Reading text:
Combined with the government's attitude to the investigations of past human rights violations..., Amnesty International is concerned at signs that the government is dragging its feet in bringing to justice the alleged perpetrators. It fears that the government's stated commitment to bringing to justice the perpetrators of human rights violations may not be fully put into practice and that political and military imperatives will override its earlier stated commitment.
Moreover, the way in which the few investigations ordered were selected suggests that the predominant reason is the publicity created at the time. So, whereas the CID was entrusted with the investigations into the "disappearances" reported in Colombo in mid-1995, no such resources were allocated to investigate "disappearances" in other parts of the country." (Sri Lanka: Wavering commitment to human rights, Amnesty International London, August 1996 AI Index: ASA 37/08/96)
We believe that you will be persuaded that the inquiry recommended by the Ministry of Justice suggests that the ‘predominant reason is the publicity created’ at the present time and that ‘political and military imperatives will override’ any stated commitment to bring the murderers and the conniving prison officials to justice.

Study material:
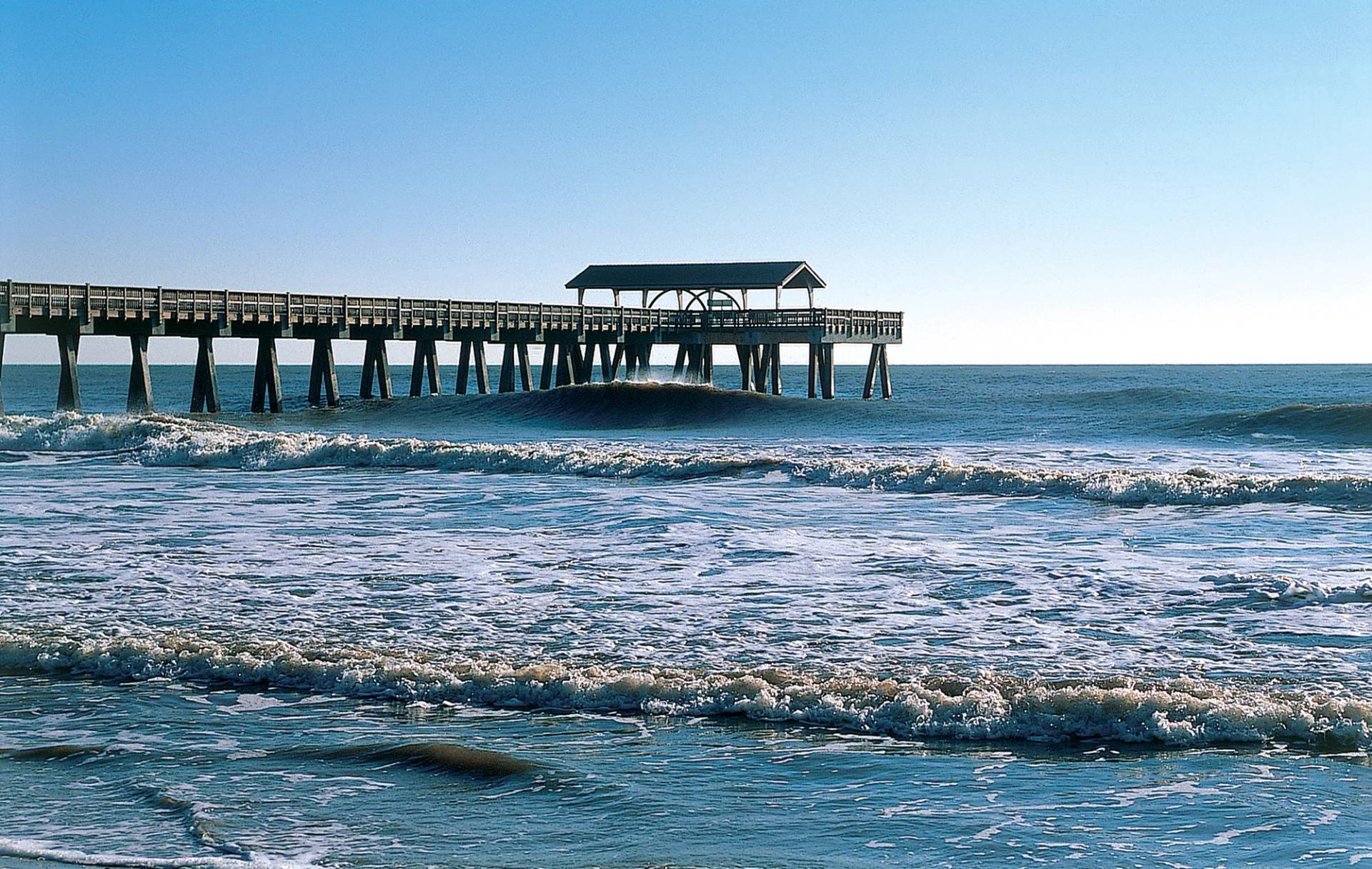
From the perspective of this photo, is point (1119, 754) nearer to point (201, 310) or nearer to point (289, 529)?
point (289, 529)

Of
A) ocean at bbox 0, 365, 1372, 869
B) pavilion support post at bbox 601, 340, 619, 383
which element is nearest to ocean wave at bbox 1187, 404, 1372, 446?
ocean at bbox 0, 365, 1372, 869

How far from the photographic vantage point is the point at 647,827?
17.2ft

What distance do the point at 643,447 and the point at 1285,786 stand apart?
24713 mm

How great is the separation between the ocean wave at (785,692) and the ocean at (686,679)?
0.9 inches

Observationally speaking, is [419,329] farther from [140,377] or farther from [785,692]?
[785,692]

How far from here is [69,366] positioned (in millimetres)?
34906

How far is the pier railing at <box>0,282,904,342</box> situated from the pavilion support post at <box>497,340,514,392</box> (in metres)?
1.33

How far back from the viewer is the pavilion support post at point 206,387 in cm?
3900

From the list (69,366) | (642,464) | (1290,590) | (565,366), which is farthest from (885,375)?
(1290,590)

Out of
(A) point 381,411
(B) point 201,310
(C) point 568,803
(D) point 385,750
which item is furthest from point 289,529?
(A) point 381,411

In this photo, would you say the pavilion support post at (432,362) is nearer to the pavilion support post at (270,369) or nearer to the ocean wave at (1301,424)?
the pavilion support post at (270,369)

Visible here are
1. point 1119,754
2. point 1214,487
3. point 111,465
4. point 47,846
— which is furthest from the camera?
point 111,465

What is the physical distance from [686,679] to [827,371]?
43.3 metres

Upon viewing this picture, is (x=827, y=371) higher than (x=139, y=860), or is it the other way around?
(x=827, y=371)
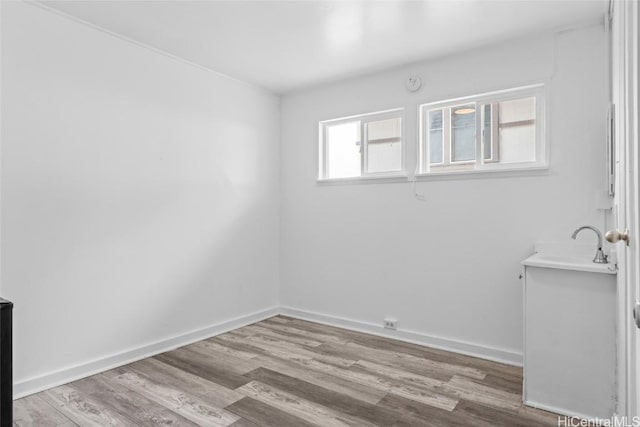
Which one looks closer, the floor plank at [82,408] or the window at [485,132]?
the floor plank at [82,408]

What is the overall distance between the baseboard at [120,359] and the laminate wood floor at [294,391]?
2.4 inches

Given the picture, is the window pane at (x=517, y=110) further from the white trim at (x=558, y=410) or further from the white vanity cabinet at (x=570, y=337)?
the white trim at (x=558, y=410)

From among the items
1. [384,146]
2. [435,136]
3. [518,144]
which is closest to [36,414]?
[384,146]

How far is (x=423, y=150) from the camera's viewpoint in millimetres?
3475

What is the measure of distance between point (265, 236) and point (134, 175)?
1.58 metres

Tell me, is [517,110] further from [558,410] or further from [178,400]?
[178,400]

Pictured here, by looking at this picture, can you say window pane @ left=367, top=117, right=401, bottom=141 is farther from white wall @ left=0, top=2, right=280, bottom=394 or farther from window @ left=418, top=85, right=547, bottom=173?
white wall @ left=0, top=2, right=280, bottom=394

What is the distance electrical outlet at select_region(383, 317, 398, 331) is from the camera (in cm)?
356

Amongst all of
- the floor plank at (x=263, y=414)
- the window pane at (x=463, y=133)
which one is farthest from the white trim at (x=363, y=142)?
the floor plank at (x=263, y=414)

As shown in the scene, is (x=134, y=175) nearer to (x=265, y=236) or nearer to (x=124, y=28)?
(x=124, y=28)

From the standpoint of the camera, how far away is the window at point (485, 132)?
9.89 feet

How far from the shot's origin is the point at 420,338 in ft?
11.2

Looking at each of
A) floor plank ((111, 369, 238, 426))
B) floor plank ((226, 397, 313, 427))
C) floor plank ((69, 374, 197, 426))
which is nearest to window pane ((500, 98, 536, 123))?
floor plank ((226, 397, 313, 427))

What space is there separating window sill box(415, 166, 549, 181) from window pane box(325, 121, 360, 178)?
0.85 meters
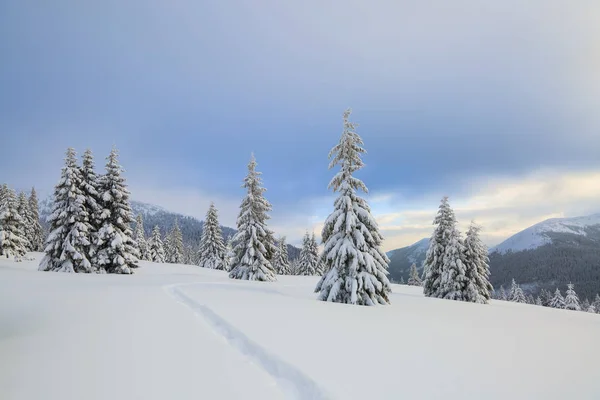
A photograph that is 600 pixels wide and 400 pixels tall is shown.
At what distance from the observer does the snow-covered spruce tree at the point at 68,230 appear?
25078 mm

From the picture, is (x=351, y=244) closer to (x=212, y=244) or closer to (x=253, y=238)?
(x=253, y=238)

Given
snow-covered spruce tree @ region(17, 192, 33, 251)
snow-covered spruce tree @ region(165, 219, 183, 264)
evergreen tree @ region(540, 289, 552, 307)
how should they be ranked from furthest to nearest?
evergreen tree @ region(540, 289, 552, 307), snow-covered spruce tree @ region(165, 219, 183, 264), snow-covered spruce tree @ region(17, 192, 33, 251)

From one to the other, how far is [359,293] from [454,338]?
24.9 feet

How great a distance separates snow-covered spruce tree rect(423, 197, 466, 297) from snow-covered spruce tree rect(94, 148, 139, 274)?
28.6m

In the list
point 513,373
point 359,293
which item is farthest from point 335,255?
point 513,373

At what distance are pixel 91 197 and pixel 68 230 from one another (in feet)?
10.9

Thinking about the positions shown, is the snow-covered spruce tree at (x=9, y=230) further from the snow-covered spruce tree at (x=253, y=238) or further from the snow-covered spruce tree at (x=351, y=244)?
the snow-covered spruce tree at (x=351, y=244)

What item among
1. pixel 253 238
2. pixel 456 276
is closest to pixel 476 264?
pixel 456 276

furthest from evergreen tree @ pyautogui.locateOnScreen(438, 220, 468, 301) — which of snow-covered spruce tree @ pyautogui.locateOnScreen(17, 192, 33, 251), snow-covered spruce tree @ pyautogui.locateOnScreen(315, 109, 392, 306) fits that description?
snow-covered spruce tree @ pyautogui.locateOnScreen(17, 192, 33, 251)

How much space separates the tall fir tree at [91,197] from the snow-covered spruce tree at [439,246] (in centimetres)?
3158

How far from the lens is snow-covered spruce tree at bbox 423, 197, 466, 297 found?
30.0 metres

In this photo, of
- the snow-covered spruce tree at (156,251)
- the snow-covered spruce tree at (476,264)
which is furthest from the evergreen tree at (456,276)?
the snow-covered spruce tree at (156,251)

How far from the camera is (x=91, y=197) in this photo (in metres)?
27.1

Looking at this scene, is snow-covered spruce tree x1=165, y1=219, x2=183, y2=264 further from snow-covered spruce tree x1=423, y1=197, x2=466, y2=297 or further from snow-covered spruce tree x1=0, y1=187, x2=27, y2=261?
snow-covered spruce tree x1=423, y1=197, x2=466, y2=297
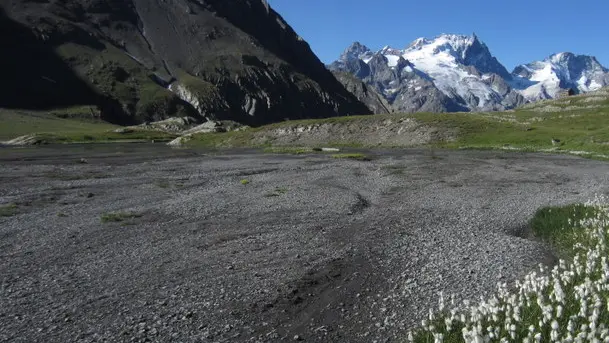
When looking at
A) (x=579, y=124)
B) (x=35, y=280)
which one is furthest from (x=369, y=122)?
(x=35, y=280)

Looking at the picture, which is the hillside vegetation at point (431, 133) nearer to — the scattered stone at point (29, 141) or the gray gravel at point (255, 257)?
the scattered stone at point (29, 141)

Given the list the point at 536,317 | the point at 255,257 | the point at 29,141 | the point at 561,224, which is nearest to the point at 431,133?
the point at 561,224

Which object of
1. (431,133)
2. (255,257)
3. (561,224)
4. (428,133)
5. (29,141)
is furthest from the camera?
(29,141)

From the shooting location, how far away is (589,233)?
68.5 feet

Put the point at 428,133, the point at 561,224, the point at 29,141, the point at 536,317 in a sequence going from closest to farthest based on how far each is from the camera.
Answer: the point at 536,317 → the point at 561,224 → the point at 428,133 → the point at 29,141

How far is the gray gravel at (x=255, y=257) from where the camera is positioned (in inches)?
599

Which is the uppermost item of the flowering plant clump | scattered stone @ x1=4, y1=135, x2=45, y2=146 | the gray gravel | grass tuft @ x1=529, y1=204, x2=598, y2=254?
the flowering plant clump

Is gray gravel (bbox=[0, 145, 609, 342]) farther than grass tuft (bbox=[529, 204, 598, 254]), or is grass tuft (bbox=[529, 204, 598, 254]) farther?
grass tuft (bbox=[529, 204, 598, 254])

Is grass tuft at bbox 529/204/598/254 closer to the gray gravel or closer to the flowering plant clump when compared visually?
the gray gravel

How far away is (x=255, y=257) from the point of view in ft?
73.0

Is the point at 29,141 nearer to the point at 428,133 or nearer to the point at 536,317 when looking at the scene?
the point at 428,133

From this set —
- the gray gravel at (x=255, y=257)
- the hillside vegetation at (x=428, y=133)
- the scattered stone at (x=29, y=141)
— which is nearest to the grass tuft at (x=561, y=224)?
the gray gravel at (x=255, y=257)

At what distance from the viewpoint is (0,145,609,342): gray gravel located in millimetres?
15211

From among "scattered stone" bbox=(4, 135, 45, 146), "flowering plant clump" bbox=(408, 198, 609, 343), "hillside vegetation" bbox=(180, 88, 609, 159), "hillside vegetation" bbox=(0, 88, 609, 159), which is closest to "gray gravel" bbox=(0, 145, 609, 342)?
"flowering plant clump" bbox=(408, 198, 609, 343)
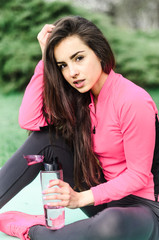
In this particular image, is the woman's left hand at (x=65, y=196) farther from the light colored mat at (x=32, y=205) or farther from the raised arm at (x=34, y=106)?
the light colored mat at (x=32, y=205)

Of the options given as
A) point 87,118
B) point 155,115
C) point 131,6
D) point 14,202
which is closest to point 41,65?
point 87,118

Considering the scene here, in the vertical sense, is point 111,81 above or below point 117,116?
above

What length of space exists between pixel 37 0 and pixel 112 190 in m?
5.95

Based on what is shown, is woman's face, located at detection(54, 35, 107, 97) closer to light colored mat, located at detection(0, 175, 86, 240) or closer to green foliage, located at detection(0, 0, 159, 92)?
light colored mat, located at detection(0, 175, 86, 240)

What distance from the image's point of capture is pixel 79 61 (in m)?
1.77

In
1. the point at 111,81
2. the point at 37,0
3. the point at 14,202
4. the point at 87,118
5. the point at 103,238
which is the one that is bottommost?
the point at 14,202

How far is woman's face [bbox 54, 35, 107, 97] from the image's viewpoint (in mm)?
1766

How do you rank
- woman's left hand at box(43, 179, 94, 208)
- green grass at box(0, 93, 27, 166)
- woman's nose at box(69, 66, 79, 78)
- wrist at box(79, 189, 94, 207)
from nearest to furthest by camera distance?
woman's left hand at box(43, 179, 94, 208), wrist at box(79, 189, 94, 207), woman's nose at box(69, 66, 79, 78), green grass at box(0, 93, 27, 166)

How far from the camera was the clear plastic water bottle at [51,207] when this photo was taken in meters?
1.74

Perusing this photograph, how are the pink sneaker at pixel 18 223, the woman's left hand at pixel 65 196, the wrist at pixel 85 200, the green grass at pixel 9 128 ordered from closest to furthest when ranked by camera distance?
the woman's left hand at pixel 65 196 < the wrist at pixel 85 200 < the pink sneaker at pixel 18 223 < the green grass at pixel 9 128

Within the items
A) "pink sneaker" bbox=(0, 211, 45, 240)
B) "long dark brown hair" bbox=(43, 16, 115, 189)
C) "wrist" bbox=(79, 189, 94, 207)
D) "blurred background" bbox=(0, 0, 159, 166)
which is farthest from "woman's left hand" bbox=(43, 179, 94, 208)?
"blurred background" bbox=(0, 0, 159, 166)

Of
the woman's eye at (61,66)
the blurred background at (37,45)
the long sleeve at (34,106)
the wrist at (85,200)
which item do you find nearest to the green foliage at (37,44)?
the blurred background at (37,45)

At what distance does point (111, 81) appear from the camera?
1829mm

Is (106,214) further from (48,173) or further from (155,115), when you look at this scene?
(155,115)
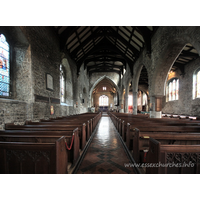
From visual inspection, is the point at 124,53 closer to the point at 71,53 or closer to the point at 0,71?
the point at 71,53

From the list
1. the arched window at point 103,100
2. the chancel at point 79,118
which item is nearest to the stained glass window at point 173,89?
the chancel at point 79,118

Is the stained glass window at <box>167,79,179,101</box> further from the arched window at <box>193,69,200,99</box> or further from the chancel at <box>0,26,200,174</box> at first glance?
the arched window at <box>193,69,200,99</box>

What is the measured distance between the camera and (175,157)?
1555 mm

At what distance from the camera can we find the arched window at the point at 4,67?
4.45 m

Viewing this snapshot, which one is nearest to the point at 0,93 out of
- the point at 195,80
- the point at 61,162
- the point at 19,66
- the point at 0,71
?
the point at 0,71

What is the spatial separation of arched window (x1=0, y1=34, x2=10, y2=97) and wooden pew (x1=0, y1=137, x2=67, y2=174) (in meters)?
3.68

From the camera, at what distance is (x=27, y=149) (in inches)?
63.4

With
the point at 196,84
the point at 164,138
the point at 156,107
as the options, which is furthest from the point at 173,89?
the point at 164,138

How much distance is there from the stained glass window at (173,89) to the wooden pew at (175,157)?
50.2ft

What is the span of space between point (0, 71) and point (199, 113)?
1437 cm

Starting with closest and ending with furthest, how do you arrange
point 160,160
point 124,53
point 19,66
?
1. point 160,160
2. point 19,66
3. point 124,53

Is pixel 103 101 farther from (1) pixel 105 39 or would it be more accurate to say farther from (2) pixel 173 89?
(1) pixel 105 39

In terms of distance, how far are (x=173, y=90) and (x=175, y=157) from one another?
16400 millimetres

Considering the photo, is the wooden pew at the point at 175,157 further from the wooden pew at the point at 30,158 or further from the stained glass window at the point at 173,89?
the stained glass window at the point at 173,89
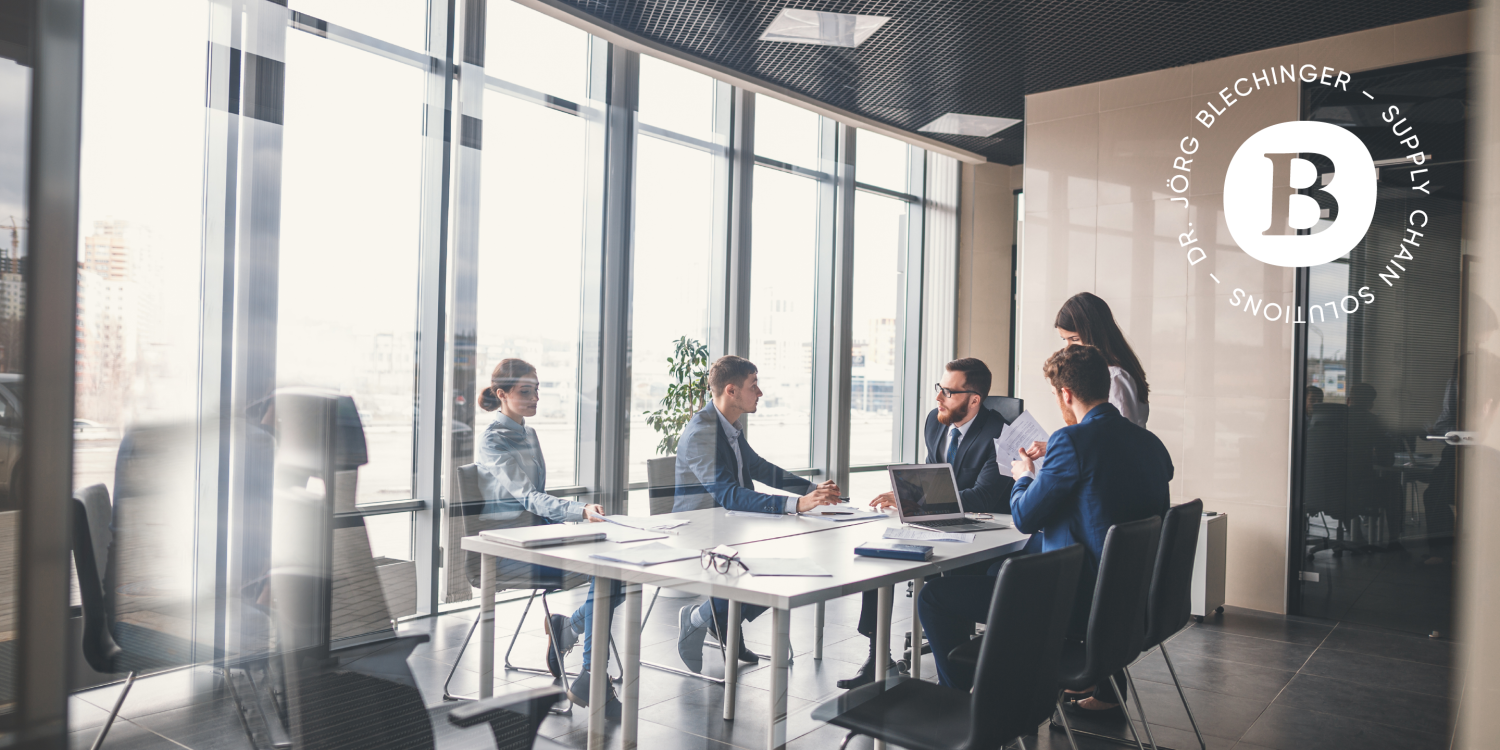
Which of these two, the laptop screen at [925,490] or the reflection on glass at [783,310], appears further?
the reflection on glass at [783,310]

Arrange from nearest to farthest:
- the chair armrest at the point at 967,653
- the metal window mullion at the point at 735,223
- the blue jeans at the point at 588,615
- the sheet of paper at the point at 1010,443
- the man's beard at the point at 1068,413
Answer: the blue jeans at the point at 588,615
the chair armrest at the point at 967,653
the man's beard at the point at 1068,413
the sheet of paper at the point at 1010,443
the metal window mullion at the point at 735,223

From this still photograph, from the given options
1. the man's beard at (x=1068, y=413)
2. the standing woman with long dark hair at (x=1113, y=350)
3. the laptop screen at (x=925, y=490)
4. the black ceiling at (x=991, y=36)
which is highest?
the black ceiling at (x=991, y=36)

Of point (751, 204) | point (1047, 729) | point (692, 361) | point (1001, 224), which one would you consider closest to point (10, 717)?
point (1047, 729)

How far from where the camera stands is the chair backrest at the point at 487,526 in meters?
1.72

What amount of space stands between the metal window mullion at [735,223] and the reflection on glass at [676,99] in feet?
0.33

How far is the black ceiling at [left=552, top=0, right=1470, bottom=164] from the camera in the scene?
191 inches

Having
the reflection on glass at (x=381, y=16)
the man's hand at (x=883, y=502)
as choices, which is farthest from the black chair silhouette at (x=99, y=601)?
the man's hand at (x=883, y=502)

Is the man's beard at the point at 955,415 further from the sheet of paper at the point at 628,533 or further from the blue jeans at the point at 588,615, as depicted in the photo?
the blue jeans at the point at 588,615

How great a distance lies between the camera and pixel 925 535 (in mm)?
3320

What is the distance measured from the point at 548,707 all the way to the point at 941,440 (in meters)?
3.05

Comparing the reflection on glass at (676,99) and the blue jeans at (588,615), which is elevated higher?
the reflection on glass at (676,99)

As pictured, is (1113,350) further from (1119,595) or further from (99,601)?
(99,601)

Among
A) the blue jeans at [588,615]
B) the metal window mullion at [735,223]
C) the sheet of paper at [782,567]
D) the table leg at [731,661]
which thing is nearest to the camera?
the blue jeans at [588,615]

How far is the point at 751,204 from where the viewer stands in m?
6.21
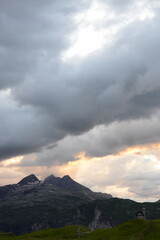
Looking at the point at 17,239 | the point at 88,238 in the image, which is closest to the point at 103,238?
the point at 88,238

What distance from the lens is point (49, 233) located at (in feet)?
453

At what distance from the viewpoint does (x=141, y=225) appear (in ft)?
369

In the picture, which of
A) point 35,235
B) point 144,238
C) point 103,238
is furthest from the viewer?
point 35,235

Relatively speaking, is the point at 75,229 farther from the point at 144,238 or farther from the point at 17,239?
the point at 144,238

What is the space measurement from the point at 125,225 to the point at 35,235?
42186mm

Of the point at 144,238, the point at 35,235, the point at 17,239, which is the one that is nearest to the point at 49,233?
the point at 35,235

Work request: Continue the text on Sri Lanka's human rights investigations, picking up right after its last sentence. The listing has nothing to do with this.

Result:
The harsh reality is that the record of systematic torture and killings of Tamil prisoners during the past several years shows that it is the Sri Lanka government that must be held accountable for the action of its servants.
Amnesty International reported in August 1996:
"Impunity for those responsible for human rights violations remains a serious concern. Progress in a few court cases against members of the security forces charged in connection with "disappearances" and extrajudicial executions is slow; as are investigations into many other cases..."
U.S. Department of State, Sri Lanka Country Report on Human Rights Practices for 1996 declared:
"Impunity for those responsible for human rights abuses remained a problem... the investigations or judicial processes were inactive, giving the appearance of impunity for those responsible for human rights violations."
The impunity afforded by the Sri Lanka government for those responsible for the torture and murder of Tamils in custody is no accident. Neither is it an ‘appearance’. The torture and murder of Tamil prisoners has become endemic, because those in the seats of power in the Sri Lanka government have either expressly or by implication authorised such actions. The government has at every turn, secured for the perpetrators of these murderous acts, immunity from prosecution. The collapse of the Bolgoda prosecution is a case in point.
President Chandrika Kumaratunga and her government cannot continue to disclaim responsibility for the murderous activities of their dutiful Sinhala servants - servants who, time and again, are continued in employment so that they may continue to serve the Sri Lanka government with satisfaction. Today, it is the Sri Lanka government itself that stands charged for the torture and murder of prisoners in its custody.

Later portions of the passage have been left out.